What you need to do: Using the data below, transcribe exactly everything from the line that contains "Sony rmf tx840u" down to the line that contains "Episode 7 I". Include both of those lines and none of the pictures.

Exercise data:
BEGIN
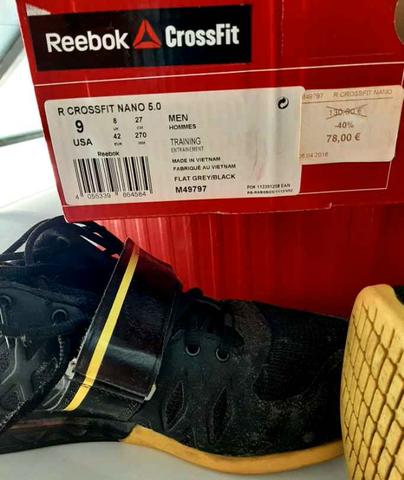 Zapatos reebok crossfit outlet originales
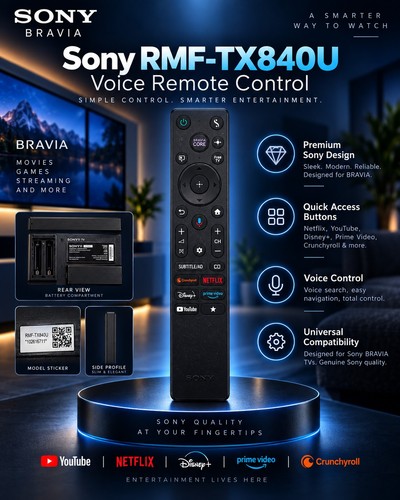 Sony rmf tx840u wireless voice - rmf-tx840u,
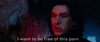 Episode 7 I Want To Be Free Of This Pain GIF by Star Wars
END
BEGIN
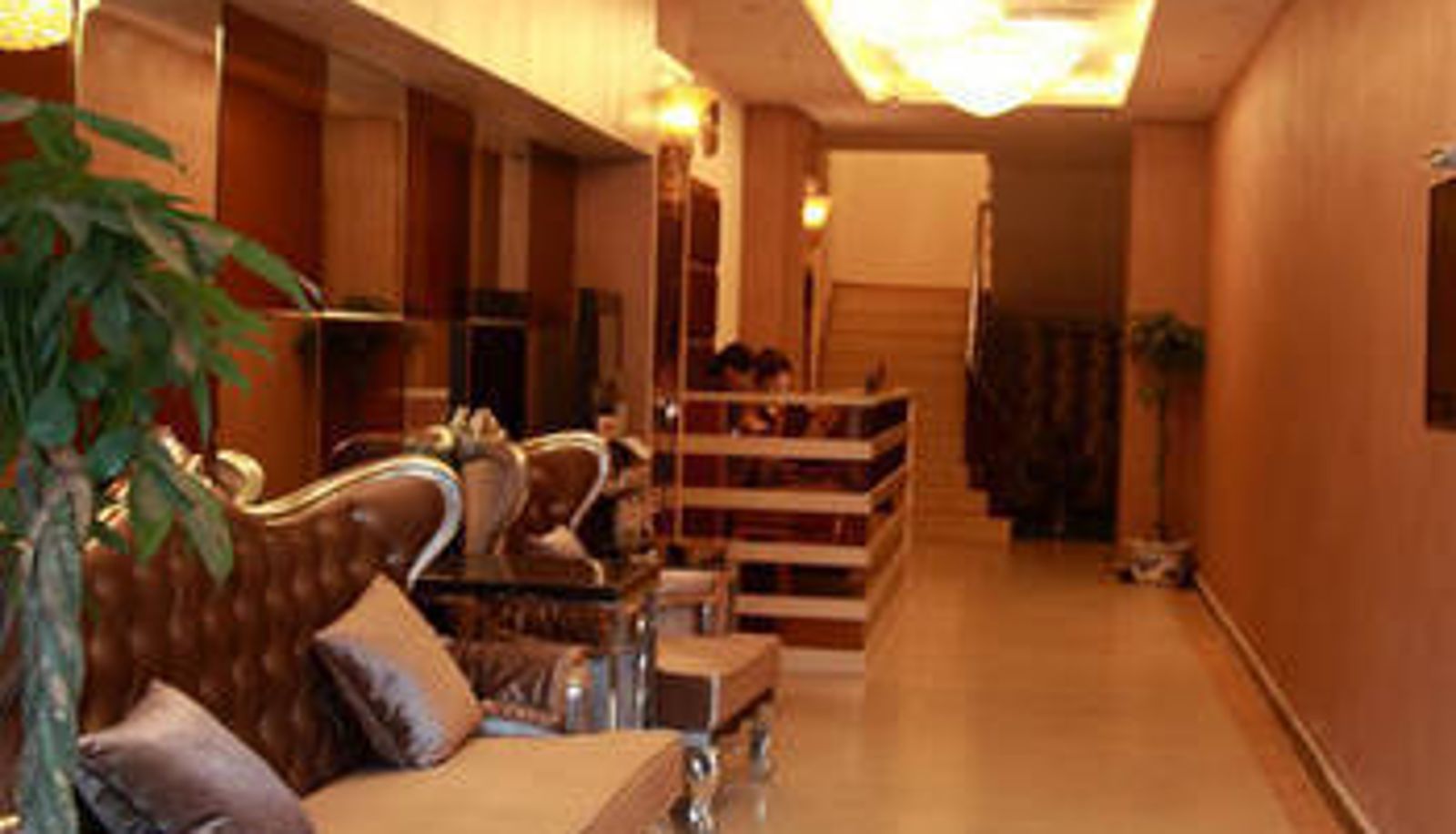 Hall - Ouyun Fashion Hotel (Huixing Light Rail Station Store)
END
Result of the exercise:
 Sony rmf tx840u wireless voice - rmf-tx840u,
 Episode 7 I Want To Be Free Of This Pain GIF by Star Wars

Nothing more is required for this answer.